I see your point about concentrating on outcomes rather than implementation.
I suppose who cares about implementation, its the effect code on the "state
of the world" that is important.

Here's an unmodified sample:
  context ", when a new policy is activated on unchanged content" do
    before(:each) do
      setup_common_mocks
    end

    it "should create a new policy, the new violation and location, resolve
previous violations, recalculate location MD5, and refresh caches" do
      # content hasn't changed
      @content = mock(:content, :content_md5 => "84290324908230948",
:most_recent_violations => [mock(:violation_mr, :update_folder_count =>
nil)])
      @content_descriptor = mock(:content_descriptor, :contents =>
[...@content], :most_recent_content => @content, :folder => mock(:folder))

ContentDescriptor.should_receive(:by_path_md5_and_site).once.and_return([...@content_descriptor])
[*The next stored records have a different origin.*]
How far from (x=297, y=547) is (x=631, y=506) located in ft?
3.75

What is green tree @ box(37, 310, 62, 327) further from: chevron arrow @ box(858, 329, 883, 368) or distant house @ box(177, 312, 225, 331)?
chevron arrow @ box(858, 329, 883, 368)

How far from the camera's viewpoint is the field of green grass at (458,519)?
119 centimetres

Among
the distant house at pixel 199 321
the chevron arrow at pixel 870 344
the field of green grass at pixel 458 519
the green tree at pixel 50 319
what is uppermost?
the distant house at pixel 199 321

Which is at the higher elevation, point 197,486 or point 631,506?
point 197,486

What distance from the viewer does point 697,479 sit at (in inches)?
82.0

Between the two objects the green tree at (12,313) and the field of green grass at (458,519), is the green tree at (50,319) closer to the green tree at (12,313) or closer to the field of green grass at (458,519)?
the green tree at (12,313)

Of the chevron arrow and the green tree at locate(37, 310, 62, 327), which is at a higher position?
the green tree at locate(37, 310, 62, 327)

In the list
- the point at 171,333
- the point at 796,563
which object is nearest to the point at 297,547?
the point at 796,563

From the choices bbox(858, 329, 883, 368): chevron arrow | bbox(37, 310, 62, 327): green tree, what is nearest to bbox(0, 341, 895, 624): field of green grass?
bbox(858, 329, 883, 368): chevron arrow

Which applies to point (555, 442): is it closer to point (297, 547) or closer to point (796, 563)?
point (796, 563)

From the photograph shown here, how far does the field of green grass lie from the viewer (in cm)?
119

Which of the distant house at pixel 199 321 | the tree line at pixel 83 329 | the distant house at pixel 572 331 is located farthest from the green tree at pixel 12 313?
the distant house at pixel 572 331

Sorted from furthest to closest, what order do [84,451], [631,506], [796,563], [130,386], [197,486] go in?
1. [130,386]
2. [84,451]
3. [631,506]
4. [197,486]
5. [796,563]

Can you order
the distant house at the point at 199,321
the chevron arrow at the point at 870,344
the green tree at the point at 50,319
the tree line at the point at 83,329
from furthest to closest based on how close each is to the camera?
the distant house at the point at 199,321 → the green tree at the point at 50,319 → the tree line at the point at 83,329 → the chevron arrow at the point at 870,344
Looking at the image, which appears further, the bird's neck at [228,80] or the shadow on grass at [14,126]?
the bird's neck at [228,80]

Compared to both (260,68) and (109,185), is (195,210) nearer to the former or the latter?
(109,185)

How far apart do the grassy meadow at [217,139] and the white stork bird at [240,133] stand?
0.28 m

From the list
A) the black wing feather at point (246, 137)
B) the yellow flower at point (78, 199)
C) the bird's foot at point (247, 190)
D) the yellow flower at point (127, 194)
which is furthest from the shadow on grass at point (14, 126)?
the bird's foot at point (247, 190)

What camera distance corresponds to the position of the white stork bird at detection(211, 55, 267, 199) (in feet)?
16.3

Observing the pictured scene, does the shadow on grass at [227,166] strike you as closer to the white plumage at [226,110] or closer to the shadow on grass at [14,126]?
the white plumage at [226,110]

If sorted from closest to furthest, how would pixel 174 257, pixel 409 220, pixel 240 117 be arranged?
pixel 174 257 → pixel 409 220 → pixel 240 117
      # Policy is new, gets created once
      Policy.should_receive(:find_by_account_category_and_name).once

PolicyCategory.should_receive(:find_by_account_and_name).once.and_return(mock(:policy_category))
      Policy.should_receive(:create!).once.and_return(mock(:policy))

      # below are the changes affected
      Violation.should_receive(:resolve_violations).once

Violation.should_receive(:recalculate_violation_md5).once.and_return(10)

Violation.should_receive(:find_by_content_id_and_policy_id).once.and_return(nil)
      violation = mock(:new_violation1, :location_md5= => nil, :save =>
true)
      Violation.should_receive(:new).once.and_return(violation)
      violation.should_receive(:save).once

      Location.should_receive(:create!).once.and_return(mock(:location1))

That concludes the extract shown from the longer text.